Santa Resistência trouxe para a passarela looks fluidos, peças de alfaiataria e estampas marcantes, de cidades coloridas. Detalhes de marcam resgatam tradições artesanais. Naya Violeta, marca goiana, veio com modelagem confortável, em roupas femininas e masculinas, com destaque para a estamparia exuberante.
Silvério apresentou alfaiataria com paletós com lapelas de cetim rosa. Recortes vazados, mistura de tecidos e cavas amplas que se fundem com as costas vindo amarrar-se na frente da peça. As Marias trouxe detalhes em macramê e babados, malhas de lurex e calças amplas. Destaque para a calça com zíperes em dois pontos diferentes do comprimento, podendo se transformar em calça cropped ou shorts. Mille Lab veio com trabalho em moletom, em micro saias para elas e calças e bermudas para eles. O forte no entanto, foi o eloquente discurso anti-racista, em rap e em poema falado.
Conforto, alfaiataria, tradição e vibe esportiva
As peças confortáveis predominaram entre as coleções. Puderam ser observadas em À La Garçonne, na Ellus (que completa 50 anos) e na ALG, segunda marca de Alexandre Herchcovitch e Fábio Souza. Os três desfiles, virtuais, mostraram a influência das ruas na passarela. Modelagens mais amplas, tecidos como moletom e xadrezes que nos remetem ao Grunge dos anos 1990 além dos jeans, alguns com cintura um pouco mais baixa. Ronaldo Fraga apresentou conjuntos de alfaiataria em tecidos da Renaux View. Teve muito jacquard e uma alegria poética no filme, estrelado por funcionários da empresa, além de modelos contratados.

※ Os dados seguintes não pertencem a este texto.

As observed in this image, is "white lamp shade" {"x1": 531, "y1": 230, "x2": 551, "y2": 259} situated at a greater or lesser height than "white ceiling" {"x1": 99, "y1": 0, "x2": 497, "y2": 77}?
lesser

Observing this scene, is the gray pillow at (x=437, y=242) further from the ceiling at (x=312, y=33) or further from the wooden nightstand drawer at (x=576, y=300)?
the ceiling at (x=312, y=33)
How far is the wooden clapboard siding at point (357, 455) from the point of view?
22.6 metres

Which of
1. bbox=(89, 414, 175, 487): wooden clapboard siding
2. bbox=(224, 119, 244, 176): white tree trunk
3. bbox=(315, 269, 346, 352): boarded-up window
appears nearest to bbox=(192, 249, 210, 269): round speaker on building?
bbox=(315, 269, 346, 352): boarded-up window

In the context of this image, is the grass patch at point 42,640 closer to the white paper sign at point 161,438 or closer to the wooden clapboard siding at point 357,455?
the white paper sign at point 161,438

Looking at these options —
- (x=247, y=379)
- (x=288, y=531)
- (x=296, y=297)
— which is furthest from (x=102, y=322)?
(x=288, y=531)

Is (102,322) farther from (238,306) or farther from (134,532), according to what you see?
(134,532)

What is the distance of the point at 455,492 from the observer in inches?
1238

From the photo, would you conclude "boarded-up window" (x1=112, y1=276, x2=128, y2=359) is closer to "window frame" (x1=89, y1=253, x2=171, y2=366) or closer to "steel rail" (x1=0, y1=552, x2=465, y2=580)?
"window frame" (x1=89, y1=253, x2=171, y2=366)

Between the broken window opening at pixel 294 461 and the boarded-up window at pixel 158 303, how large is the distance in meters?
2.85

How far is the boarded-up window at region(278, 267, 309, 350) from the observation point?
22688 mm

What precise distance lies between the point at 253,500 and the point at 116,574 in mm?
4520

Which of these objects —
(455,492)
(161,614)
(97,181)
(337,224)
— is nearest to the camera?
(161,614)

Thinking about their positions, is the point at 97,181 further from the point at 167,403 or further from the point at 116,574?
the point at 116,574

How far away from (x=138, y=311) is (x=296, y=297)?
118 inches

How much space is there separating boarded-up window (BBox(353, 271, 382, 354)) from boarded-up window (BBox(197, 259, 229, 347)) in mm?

A estreante Baska, encabeçada pelo influencer e empresário alagoano Carlinhos Maia, ao lado do diretor criativo Dudu Farias trouxe looks monocromáticos, que misturou alfaiataria com parcas e moletom. Casacos com mangas removíveis e no feminino, vestidos e macacões com cintura marcada e detalhes de amarrações.
João Pimenta combinou conforto à alfaiataria, com calças de pernas amplas, barras italianas altas e saias pregueadas. O xadrez veio em pied-poule e príncipe de Gales, acompanhados de risca de giz em costumes e sobretudo longos. Jaquetas e sobretudo em matelassê acetinado pontuaram alguns looks.
Weider Silvério mostrou vestidos e saias ajustadas em malha felpuda, proporcionando conforto em modelos mais sofisticados. A cintura veio marcada com recortes verticais. Além do branco, estampa floral em fundo preto. Os casacos brancos ganharam forros cor de rosa, elegantes.
No Centro Cultural São Paulo, Fernanda Yamamoto inaugurou uma exposição por meio de um desfile/performance com modelos da comunidade Yuba, de Mirandópolis, interior de SP. A equipe de estilo escolheu três quimonos utilizados nos espetáculos de dança e fizeram interferências em organza de seda e a inclusão de morim, tela de algodão usada em modelagem. Alguns quimonos foram desenvolvidos totalmente em seda, todos com belas combinações de cores.